Teks yang Diberikan:
Mengapa Berbuat Baik?
Analogi Garam dan air. Seseorang mungkin akan bertanya “Mengapa
saya harus berbuat baik? Apakah tidak cukup jika saya tidak berbuat jahat
atau menyakiti yang lain?” Pada kehidupan lalu kita yang tidak terhitung
jumlahnya, kita telah mengumpulkan banyak kamma buruk yang memiliki
kecenderungan mendatangkan banyak masalah dalam kehidupan
sekarang ini. Buddha mengajarkan bahwa jalan untuk mengurangi akibat
kamma buruk masa lampau adalah dengan melakukan banyak kamma
baik dalam kehidupan sekarang. Buddha mengibaratkan kamma buruk
dengan segumpal garam dan kamma baik dengan air. Jika segumpal garam
dituangkan ke secangkir air, maka air tersebut akan menjadi asin. Tetapi
jika garam tersebut dituangkan ke air yang ada di sungai, keasinannya
berkurang banyak. Sama halnya dengan melakukan kamma baik sekarang
ini meringankan akibat kamma buruk masa lampau, kecuali kamma buruk
yang sangat berat seperti membunuh orang tua kita.
Analogi pencurian. Lebih lanjut, Buddha berkata bahwa tindakan jahat
yang ringan yang dilakukan oleh seseorang yang tidak memiliki timbunan
kebajikan dalam perbuatan, pikiran dan kebijaksanaan akan mengakibatkan
kelahiran di alam rendah. Jika seseorang memiliki timbunan kebajikan
dalam perbuatan, pikiran dan kebijaksanaan, melakukan tindakan yang
sama, akibat buruk akan berbuah di dalam kehidupan sekarang dan
tidak harus menunggu setelah meninggal. Sama halnya dengan kasus
seorang miskin yang dipenjarakan karena mencuri 1, 10, atau 100 dollar,
sedangkan seorang yang kaya dan berkuasa tidak dipenjarakan untuk
kasus pencurian yang sama.
Manfaat memberi. Terdapat banyak manfaat dari memberi yaitu: seseorang
disukai dan disenangi oleh orang banyak; disenangi oleh mereka yang luhur dan bijaksana; berita baik tentang orang tersebut menyebar luas;
lebih percaya diri menghadiri pertemuan; memperoleh kelahiran kembali
yang baik. Di samping berbuat baik sendiri, kita mendorong, menyetujui
atau memuji tindakan berbuat baik orang lain, maka lebih banyak jasa
kebajikan yang didapatkan.

Data yang Disediakan:
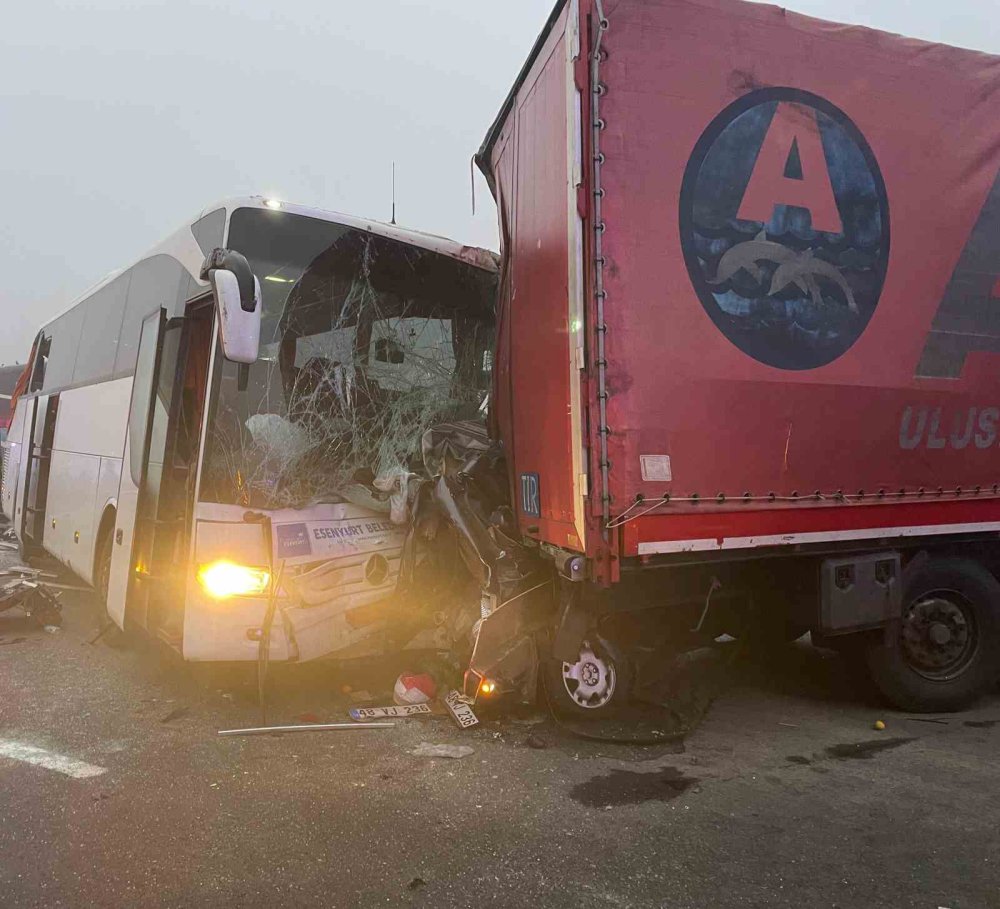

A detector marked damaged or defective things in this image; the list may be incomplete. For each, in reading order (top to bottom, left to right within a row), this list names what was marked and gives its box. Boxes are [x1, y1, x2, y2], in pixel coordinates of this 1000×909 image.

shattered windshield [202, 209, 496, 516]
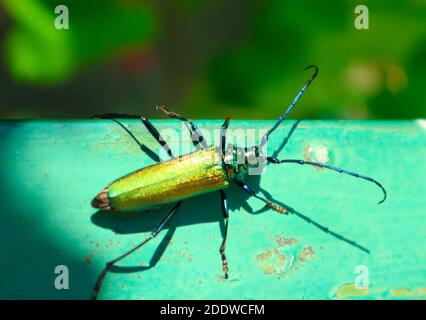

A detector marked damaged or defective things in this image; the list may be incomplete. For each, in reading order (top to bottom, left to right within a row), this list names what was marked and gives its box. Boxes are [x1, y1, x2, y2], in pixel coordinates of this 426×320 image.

Petunjuk dan Ketentuan:
Tulis ulang bagian teks tentang berbuat baik di antara "Manfaat memberi. Terdapat" dan "kebajikan yang didapatkan.", termasuk kedua batas itu, dan tukar "memuji" dengan "menghargai". Gunakan teks itu saja.

Jawaban Latihan:
Manfaat memberi. Terdapat banyak manfaat dari memberi yaitu: seseorang
disukai dan disenangi oleh orang banyak; disenangi oleh mereka yang luhur dan bijaksana; berita baik tentang orang tersebut menyebar luas;
lebih percaya diri menghadiri pertemuan; memperoleh kelahiran kembali
yang baik. Di samping berbuat baik sendiri, kita mendorong, menyetujui
atau menghargai tindakan berbuat baik orang lain, maka lebih banyak jasa
kebajikan yang didapatkan.